Vancouver Recovery Coach

Meet Norman
Alongside my own recovery, my life has taken me through many roles — as a father of two now-adult children, a foster parent, a shelter worker, and a baker. I’ve worked in treatment settings both as a client and as an employee, and I’ve spent years living and working in Vancouver, building a deep familiarity with the realities people face here.
I also bring curiosity and creativity into my work. Photography has been a long-standing practice for me — a way of slowing down, paying attention, and learning to see what’s actually there. That same attentiveness shows up in how I work with people: listening carefully, noticing patterns, and staying present to what matters.
Recovery, for me, has never been a straight line. It’s been shaped by decades of lived experience, including setbacks and hard-earned learning along the way. What that’s given me is not certainty, but steadiness — and a genuine respect for how personal and non-linear change can be.
I care deeply about this work — and about the people I do it with. I bring seriousness when it’s needed, humor when it helps, and a steady, human presence throughout.

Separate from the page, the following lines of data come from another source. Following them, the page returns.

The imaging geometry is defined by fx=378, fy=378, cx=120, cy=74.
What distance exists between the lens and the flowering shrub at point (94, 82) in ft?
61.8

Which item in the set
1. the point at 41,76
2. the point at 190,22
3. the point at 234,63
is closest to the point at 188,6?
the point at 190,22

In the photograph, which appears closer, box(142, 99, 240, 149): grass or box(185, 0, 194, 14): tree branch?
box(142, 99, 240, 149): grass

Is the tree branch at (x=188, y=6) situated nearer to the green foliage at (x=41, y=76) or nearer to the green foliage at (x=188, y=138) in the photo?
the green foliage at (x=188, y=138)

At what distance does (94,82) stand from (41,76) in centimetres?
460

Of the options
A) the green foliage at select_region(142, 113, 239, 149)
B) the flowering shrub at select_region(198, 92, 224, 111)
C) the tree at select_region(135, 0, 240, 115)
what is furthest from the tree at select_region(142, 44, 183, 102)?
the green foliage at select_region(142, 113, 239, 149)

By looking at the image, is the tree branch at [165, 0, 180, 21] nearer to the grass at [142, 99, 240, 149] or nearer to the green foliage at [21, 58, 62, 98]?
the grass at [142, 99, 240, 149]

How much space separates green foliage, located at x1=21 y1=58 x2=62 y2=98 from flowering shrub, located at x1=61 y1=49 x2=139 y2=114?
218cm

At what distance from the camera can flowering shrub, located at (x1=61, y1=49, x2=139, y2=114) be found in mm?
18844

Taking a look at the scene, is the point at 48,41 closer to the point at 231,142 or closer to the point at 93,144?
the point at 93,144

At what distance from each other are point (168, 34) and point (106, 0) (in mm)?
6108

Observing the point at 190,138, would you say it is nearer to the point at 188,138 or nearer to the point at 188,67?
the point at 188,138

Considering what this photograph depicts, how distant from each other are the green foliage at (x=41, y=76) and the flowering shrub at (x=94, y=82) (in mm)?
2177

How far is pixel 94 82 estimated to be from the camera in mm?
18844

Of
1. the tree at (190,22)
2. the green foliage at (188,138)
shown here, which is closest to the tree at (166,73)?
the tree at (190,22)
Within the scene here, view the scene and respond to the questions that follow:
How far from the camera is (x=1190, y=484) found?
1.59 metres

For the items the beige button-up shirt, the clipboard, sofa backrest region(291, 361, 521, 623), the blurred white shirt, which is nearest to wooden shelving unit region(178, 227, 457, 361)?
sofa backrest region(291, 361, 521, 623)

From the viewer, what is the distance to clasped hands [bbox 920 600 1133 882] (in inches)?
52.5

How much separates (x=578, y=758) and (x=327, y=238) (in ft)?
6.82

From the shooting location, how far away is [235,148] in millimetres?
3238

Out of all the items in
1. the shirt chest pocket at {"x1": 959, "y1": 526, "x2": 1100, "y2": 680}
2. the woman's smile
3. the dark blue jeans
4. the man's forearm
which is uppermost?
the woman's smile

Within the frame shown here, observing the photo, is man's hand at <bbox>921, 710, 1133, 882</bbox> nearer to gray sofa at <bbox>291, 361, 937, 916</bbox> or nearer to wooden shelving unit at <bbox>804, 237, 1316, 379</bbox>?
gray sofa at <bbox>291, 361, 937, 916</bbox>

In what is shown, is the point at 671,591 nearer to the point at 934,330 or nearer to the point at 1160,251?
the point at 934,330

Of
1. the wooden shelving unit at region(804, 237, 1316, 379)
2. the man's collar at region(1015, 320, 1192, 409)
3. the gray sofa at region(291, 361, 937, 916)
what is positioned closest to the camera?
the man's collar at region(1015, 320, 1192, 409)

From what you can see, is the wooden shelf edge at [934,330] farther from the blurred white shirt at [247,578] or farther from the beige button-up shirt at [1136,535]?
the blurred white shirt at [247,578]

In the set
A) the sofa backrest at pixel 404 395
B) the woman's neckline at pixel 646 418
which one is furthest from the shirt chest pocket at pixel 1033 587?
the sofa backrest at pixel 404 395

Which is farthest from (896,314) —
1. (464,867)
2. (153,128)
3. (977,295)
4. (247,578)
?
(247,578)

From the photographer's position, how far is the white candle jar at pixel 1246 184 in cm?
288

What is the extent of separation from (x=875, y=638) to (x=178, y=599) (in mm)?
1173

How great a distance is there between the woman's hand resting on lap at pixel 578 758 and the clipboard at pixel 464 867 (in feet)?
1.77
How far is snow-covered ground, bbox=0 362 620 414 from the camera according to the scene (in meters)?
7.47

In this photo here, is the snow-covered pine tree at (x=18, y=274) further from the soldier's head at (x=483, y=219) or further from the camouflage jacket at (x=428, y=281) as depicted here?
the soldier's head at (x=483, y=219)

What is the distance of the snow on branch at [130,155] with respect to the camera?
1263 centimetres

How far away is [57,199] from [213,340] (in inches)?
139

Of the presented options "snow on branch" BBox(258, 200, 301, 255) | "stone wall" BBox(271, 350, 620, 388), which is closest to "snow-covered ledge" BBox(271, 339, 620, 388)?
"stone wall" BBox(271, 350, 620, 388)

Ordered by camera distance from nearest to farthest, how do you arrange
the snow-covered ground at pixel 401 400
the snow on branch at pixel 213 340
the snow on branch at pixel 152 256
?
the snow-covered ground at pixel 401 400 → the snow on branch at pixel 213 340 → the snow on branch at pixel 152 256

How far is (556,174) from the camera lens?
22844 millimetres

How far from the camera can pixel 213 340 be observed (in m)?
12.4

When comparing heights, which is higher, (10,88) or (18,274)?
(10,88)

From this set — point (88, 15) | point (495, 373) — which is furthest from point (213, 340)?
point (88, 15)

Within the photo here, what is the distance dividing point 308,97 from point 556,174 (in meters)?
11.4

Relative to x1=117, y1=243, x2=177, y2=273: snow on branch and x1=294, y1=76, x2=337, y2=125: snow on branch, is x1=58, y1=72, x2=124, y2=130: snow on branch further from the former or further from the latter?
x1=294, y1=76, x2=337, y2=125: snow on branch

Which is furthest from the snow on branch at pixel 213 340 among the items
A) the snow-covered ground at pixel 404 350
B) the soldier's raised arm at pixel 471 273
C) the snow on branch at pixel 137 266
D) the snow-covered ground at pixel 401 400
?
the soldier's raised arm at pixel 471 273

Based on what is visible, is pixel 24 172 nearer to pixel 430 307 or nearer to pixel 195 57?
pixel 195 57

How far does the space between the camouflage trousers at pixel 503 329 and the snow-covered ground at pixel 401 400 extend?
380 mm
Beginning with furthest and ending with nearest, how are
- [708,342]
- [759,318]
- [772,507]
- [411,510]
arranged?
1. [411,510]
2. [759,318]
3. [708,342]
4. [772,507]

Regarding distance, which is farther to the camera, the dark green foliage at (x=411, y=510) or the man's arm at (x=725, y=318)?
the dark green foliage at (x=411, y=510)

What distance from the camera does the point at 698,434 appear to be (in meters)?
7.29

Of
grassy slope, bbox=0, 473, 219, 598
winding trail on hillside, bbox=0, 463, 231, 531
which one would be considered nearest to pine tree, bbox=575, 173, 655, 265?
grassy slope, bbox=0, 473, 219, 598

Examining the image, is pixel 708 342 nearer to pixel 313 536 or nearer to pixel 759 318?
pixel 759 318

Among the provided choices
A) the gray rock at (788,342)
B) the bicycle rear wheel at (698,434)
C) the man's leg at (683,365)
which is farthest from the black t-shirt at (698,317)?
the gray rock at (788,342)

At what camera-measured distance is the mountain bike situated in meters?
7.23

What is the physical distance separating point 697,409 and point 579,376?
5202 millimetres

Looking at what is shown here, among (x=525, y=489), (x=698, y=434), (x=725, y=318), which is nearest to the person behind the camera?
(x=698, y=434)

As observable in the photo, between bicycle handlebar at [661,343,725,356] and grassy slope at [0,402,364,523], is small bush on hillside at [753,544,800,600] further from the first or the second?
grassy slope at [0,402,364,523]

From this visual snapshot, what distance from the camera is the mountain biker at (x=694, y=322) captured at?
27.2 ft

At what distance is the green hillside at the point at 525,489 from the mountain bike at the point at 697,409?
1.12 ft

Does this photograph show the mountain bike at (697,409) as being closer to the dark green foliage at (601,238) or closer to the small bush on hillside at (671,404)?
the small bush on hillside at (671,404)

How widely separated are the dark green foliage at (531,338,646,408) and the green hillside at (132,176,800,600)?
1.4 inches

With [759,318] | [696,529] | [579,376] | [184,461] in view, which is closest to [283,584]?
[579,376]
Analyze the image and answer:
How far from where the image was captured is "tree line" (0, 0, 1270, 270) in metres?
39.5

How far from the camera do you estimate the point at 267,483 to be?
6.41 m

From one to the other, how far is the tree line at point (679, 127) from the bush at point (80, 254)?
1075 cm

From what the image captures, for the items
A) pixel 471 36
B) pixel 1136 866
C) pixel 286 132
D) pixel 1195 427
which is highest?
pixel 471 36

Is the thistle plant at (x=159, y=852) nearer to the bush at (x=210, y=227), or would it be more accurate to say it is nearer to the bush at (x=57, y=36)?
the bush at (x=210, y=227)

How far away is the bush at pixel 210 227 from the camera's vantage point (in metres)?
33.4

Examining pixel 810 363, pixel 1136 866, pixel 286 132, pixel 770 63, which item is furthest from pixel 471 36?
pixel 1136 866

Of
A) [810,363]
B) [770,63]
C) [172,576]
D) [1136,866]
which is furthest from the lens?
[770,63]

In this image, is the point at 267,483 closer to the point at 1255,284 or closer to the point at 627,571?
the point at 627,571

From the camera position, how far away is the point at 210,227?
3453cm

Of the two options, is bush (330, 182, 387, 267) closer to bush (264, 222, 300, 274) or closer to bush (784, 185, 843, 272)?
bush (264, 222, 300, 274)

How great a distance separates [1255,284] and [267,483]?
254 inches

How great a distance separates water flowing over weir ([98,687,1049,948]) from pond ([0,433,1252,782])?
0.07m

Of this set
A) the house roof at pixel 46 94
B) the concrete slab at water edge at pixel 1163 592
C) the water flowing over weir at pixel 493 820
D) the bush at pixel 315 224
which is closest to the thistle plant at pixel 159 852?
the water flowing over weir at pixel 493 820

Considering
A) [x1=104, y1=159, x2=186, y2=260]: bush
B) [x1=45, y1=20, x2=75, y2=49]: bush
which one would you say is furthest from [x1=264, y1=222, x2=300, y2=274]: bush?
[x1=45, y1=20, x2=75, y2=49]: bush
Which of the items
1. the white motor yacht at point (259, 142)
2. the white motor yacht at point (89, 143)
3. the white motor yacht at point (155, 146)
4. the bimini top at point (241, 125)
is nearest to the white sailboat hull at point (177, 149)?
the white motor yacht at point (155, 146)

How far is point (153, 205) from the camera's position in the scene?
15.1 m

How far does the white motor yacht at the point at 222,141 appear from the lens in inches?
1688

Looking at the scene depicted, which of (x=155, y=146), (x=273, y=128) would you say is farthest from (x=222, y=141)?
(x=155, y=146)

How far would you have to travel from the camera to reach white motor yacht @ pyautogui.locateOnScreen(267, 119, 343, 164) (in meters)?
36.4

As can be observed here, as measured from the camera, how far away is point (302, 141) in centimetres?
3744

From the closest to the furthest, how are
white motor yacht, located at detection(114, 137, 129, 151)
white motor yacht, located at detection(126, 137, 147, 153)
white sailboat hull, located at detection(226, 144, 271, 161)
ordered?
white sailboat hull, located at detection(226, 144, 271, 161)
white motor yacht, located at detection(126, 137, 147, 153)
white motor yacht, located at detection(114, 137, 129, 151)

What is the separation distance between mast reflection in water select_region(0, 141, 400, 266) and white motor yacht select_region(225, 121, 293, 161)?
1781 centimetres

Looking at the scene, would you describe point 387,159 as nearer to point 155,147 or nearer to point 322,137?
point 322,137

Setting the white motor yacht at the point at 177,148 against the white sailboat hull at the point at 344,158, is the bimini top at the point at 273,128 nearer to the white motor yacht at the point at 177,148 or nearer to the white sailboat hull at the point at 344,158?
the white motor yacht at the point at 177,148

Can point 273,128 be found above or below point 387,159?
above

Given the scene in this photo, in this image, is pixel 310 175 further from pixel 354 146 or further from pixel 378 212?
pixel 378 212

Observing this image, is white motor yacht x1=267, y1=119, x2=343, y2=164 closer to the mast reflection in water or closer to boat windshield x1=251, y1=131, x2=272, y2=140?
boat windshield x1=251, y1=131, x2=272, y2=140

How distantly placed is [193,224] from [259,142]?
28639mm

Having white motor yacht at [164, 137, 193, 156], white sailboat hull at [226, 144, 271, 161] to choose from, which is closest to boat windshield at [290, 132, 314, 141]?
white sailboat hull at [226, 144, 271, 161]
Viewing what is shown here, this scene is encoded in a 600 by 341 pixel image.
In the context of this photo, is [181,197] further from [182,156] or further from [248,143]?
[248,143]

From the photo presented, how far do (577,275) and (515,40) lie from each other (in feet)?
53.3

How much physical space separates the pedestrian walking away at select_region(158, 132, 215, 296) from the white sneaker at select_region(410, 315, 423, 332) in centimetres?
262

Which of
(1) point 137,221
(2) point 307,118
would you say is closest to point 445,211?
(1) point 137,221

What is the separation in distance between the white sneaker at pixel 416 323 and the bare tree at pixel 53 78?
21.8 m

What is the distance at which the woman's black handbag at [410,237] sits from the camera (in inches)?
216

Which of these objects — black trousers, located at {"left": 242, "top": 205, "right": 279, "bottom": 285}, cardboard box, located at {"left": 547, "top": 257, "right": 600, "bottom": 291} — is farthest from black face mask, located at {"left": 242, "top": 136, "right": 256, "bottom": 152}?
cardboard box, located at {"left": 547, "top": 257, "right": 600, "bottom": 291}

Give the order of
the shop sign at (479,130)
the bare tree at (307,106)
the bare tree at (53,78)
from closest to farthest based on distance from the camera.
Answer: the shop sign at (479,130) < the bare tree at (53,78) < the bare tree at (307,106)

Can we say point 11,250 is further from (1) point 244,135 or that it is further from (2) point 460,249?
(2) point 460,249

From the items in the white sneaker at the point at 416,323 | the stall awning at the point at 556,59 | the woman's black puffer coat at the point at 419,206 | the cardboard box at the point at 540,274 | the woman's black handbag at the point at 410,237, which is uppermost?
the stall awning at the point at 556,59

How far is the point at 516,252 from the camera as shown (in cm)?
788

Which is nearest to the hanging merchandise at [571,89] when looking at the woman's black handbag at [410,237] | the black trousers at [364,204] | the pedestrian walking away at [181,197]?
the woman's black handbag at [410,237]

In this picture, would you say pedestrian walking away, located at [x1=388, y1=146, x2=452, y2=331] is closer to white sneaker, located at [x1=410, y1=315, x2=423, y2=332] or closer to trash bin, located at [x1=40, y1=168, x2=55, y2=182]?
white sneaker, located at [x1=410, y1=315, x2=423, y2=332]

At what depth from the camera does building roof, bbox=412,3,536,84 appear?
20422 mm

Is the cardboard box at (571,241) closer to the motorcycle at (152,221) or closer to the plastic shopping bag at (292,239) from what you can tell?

My role isn’t to fix you or tell you who to be — it’s to walk alongside you while you find your own footing and your own way forward.
A free consultation gives us a chance to talk through what’s happening, answer questions, and see whether this approach feels supportive for where you want to go next.

Things That Have Come Up in Conversation
This page isn’t a list of recommendations or a reading plan.
From time to time, people I work with mention a book, podcast, article, or idea that stayed with them — something they returned to, argued with, or found unexpectedly helpful.
Nothing on this page is assigned, required, or endorsed as “the right way.” These are simply things that surfaced naturally in conversation.
What matters most is what resonates for you.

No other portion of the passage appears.